Foreign Characters

Computers historically have used a rather limited character set defined so as to include American and little else. Known as '7 bit ASCII', it contains 95 printable characters, with space for another hundred or so. The original 95 do not even include the pound sign, and there are many different standards for what to do with the other hundred depending on whether one wishes to add a full Greek alphabet, a full Cyrillic alphabet, or lots of accented Latin characters.

With Windows 2000, Microsoft endorsed an encoding called UTF-16. This was not popular. A single character took either two or four bytes, and old 7-bit ASCII text is not valid UTF-16 text, but is half the size of the corresponding UTF-16 text. UTF-16 decoders also need to worry that as the encoding unit is two bytes, different platforms differ over whether this is stored least significant byte first, or most significant.

The UTF-8 standard offers the best of all worlds, for 7-bit ASCII text is valid UTF-8 text, and characters outside that range are represented by two, three or four byte sequences. As its basic unit is the single byte, there are no ordering ambiguities. It supports just over a million different characters.

Font support is inevitably incomplete. A font containingly glyphs for all UTF-8 characters would be rather large, most of it would be little used.
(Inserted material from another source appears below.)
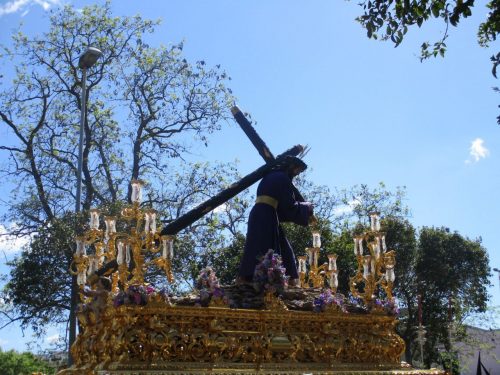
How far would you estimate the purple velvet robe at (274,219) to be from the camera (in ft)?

Any decent font will contain accented Latin characters and the Greek alphabet, although not all will contain Cyrillic, Arabic or CJK characters. The Euro sign, whose UTF-8 encoding is E2 82 AC, is a rare example of a common European character whose UTF-8 encoding is more than two bytes, and which fonts, particularly older fonts, may lack.

Many, but not all, modern text-based applications support UTF-8. The email client alpine does, though pine does not. The terminals xterm, gnome-terminal and konsole all do, though mrxvt does not. (Xterm may default to a non-UTF-8 supporting mode. TCM recently changed to make UTF-8 the default.) The word counting program wc offers a choice of counting bytes or characters, as these are different in UTF-8.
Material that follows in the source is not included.